• Trecho do texto

Dizem que a fama e a desgraça de Gilberto Freyre residem exatamente no mesmo ponto. Se os colegas sociólogos muitas vezes questionaram seu método científico (ou falta de), a obra de Freyre garantiu lugar na história pelo talento literário, que transformava observações sociológicas em narrativas absolutamente deliciosas. Apesar de todos os questionamentos que podem ser feitos ao pernambucano quanto ao seu olhar idealizado sobre o papel dos portugueses na festejada miscigenação brasileira, é preciso dar o braço a torcer quanto ao seu talento para contar as histórias do povo.
Assombrações do Recife Velho é um dos melhores exemplos disso. O clássico sobre os causos de fantasmas da capital pernambucana – o melhor livro jamais escrito sobre o Recife, na minha limitada opinião – acaba de ganhar uma versão em quadrinhos, lançada pela Global editora: Algumas assombrações do Recife Velho, com adaptações de André Balaio e Roberto Beltrão. Ambos jornalistas, desde 2000 eles realizam o projeto O Recife Assombrado, que difunde a cultura do terror em um site, em publicações e eventos esporádicos. O destaque absoluto, claro, é para o material ambientado na cidade maurícia.

• Dados extraídos
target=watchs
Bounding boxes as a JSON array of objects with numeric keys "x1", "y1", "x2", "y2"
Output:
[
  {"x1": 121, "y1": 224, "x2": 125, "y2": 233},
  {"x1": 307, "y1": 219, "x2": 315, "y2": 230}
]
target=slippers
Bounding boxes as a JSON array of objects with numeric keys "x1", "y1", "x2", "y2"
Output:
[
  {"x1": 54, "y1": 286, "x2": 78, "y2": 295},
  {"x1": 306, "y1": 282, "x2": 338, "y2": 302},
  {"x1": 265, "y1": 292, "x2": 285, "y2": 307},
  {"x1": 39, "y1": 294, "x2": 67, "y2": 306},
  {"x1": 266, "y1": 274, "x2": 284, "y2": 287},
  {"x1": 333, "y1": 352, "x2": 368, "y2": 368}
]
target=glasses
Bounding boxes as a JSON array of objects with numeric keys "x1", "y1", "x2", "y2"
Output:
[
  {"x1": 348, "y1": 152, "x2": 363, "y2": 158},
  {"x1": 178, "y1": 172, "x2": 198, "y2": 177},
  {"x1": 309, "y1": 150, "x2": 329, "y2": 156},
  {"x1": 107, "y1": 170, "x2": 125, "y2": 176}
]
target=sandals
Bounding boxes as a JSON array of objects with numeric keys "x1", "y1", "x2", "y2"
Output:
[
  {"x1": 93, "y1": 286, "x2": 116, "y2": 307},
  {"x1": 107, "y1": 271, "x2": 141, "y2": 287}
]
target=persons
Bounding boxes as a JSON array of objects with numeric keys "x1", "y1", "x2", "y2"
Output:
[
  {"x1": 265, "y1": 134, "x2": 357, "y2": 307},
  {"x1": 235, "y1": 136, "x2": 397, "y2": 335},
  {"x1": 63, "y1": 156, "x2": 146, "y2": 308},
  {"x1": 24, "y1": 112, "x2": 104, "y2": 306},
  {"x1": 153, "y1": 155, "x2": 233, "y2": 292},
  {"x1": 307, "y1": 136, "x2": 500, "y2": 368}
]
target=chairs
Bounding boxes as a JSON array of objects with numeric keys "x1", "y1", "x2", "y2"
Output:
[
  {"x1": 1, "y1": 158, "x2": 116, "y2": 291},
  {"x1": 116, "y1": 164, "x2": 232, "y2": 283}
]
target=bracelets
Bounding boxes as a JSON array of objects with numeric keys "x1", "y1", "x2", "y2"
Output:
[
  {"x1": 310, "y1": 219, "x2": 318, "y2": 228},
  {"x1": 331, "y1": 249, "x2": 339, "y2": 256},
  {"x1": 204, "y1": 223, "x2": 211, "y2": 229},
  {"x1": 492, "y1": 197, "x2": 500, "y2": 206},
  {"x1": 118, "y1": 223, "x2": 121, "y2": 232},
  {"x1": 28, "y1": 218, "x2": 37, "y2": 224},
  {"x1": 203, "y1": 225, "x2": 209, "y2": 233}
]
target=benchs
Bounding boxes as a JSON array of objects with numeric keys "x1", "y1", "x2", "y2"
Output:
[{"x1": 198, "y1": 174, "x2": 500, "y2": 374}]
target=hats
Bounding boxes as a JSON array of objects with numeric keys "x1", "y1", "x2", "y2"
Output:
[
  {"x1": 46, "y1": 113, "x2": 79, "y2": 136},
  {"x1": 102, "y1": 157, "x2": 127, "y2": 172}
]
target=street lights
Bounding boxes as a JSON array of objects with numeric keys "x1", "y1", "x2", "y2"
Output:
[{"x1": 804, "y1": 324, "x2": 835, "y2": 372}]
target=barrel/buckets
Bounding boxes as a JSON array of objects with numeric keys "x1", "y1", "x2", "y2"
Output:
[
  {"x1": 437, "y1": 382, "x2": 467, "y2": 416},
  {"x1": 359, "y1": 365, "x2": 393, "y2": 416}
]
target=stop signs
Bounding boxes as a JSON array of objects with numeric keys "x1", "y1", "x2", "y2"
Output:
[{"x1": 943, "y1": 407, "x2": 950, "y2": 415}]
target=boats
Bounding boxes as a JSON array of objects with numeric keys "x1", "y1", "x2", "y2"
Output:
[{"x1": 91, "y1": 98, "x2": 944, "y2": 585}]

• Tarefas a realizar
- a) Como você resumiria o texto em duas frases?
- b) Segundo o texto, desde que ano André Balaio e Roberto Beltrão realizam o projeto O Recife Assombrado?
- c) Por quais meios o projeto O Recife Assombrado difunde a cultura do terror, segundo o texto? Liste todos.
Estes dados provêm de uma fonte diferente da do texto.

• Respostas por tarefa
- a) O método científico de Gilberto Freyre foi muitas vezes questionado por colegas sociólogos, mas sua obra garantiu lugar na história pelo talento literário de transformar observações sociológicas em narrativas. Seu clássico Assombrações do Recife Velho, sobre os causos de fantasmas da capital pernambucana, acaba de ganhar uma versão em quadrinhos da Global editora, com adaptações de André Balaio e Roberto Beltrão.

- b) Desde 2000.

- c) Um site, publicações e eventos esporádicos.